By RALPH BARTHOLDT
Allen Scott is a map guy.
He likes the feel of the paper under his finger as he follows a contour line on a topographic map. Lines bunched together show steep terrain. He knows that. When he sees lines that spread apart like pages falling open in a book, his mind holds a picture of forested glades, meadows and benches.
Those far apart lines represent places where walking is probably easier, and a hiker can kick back in the shade of trees and crack a lunch.
Scott, who owns North Idaho Blueprint, began selling topographical maps at his store 30 years ago.
“We used to hunt a lot,” his son, Brett, said. “There was no place in town that carried them.”
Nowadays the maps, which come in a couple different sizes, cost about $12. And despite a plethora of GPS-based products on the market or available as apps on a smartphone, Scott’s North Fourth Street shop still sells a bunch of paper maps.
“They are not as popular as they used to be, but we do sell a lot of them,” Allen Scott said.
Topp maps are a good option for boots on the ground, but anyone interested in familiarizing themselves with the 5,000 square miles of public land in the Panhandle should consider visiting a local ranger district.
The Fernan Ranger Station on the 2500 block of East Sherman Avenue has more than a dozen free maps, including the district’s motor vehicle use map — a behemoth depiction that is glossy white and almost the size of a tablecloth. It was updated in 2015 and shows the spiderweb system of roads on the state’s federal land.
The forest map for the Kaniksu, Coeur d’Alene and St. Joe is the same size, multicolored and includes Idaho Department of Fish and Game hunting unit boundaries, trailheads, points of interest and land ownership. Between its accordion folds lie myriad motorized and nonmotorized roads and trails. It plots elevations, creeks, peaks and campgrounds.
“If there’s a better map, I want to know about it,” said Kimberly Davis, who works at the ranger station.

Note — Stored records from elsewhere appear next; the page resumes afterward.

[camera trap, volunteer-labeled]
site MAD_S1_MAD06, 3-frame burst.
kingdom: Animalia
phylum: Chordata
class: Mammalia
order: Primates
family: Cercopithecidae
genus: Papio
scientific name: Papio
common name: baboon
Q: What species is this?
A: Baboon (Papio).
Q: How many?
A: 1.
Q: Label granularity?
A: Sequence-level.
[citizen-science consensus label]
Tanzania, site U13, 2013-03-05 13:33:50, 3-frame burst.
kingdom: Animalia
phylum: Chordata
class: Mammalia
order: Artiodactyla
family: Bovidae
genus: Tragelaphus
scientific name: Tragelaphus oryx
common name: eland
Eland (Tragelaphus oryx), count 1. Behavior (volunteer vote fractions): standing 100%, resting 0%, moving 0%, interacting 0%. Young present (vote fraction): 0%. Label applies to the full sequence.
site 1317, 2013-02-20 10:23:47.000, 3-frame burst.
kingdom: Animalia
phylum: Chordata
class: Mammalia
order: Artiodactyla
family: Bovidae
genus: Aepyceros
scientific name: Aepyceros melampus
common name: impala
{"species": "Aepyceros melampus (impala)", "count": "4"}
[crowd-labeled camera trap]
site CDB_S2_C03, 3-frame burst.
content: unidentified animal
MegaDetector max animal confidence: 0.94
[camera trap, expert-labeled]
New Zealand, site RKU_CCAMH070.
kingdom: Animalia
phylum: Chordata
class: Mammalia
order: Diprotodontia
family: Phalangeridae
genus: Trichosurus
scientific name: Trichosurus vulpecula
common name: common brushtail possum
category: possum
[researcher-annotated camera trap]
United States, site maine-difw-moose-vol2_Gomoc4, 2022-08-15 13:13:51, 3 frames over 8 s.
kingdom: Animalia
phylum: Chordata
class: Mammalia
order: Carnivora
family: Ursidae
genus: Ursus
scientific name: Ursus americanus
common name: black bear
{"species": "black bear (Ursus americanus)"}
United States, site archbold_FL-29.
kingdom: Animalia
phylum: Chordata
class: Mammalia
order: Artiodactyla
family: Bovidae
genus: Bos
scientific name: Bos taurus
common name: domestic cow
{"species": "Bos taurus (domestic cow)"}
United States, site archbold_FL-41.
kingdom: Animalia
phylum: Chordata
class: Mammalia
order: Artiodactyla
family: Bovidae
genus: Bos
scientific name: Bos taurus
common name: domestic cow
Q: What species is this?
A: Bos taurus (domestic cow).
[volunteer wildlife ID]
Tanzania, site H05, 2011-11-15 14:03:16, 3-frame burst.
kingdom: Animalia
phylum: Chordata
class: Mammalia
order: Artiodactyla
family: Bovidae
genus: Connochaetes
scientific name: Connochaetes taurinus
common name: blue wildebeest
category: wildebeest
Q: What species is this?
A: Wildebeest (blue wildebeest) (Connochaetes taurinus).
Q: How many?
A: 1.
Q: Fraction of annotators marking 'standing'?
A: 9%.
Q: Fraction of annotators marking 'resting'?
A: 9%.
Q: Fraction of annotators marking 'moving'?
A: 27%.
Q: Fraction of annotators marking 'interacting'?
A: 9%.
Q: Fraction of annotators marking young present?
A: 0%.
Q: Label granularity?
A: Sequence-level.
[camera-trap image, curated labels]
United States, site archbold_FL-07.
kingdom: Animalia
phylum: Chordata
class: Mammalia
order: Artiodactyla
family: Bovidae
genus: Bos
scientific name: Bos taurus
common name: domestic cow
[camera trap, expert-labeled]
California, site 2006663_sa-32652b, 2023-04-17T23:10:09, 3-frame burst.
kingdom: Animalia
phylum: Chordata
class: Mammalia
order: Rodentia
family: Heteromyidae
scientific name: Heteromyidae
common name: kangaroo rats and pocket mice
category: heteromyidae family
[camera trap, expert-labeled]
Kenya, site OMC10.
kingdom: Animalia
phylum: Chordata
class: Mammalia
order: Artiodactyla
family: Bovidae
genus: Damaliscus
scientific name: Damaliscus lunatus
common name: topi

Roger Phillips, IDFG spokesperson, knows the security that’s kindled by a good map. For Phillips, maps are as important in the woods as good boots.
“I’m a map nerd,” he said.
A detailed, updated, fold-in-your-pocket map is functional, Phillips said. And it usually won’t let you down.
“The batteries will never go dead on a map,” he said.
When he decides to visit new country, however, it isn’t always paper that Phillips turns to. He uses the IDFG Hunt Planner on the department website.
“You can tell it what to do,” he said.
The planner shows boundaries, hunt units, contour lines and zooms in to specific drainages, creek bottoms or road systems. It’s utilitarian for hunters and hikers in the state’s ample backcountry.
“It’s a really good tool,” he said.
The maps on the website can be printed, sprayed with waterproofing or stuffed into a ziplock bag and carried into the field.
The department’s planner can be accessed on a cell phone along with commercial GPS products. Their main value, he said, is to assure you don’t cross boundaries, and, in a pinch, to make sure you return safely to your vehicle.
Because of their accuracy, the IDFG product can make sure you stay within a controlled hunt unit.
“I’ll know that if I’m 10 yards from the unit boundary, everything to the right of me is in play, and everything to the left of me is out of play.”
Battery life, however, can be a problem with a GPS unit or a cellphone app.
“They eat batteries really fast,” he said.
And whether a hiker or hunter uses paper or electronic, knowing a map’s shortcomings is just as important as using its advantages. Maps in a scale of 1:100,000 can show routes in and out of the forest and provide enough detail for road travel, but a hiker needs what is called a 7 1/2 minute map. It scales down to 1:24,000, in which one inch equals 2,000 feet.
A lot of maps sold commercially are not updated regularly, or they may use inaccurate scales. It’s best to use a map designed for whatever purpose you have in mind.
“Every map has its weakness,” Phillips said.
Allen tends to stay away from smartphones to map a ground plan.
”It’s nice to have a hard copy,” he said.
Pulling out a map and plotting destinations in the woods, routes that take you there and that will get you back out, highlighting landmarks and nearby waterways, is what captivates many map aficionados.
“It’s kind of fun to look at a map and see where you were, and where you are,” he said. “It’s a good tool for getting in and out of the woods.”
Topo maps can also be downloaded at the USGS website. Scott’s shop prints them on waterproof Tyvek.
“It’s basically indestructible,” he said.
Forest Service PDF maps can also be downloaded at www.avenzamaps.com.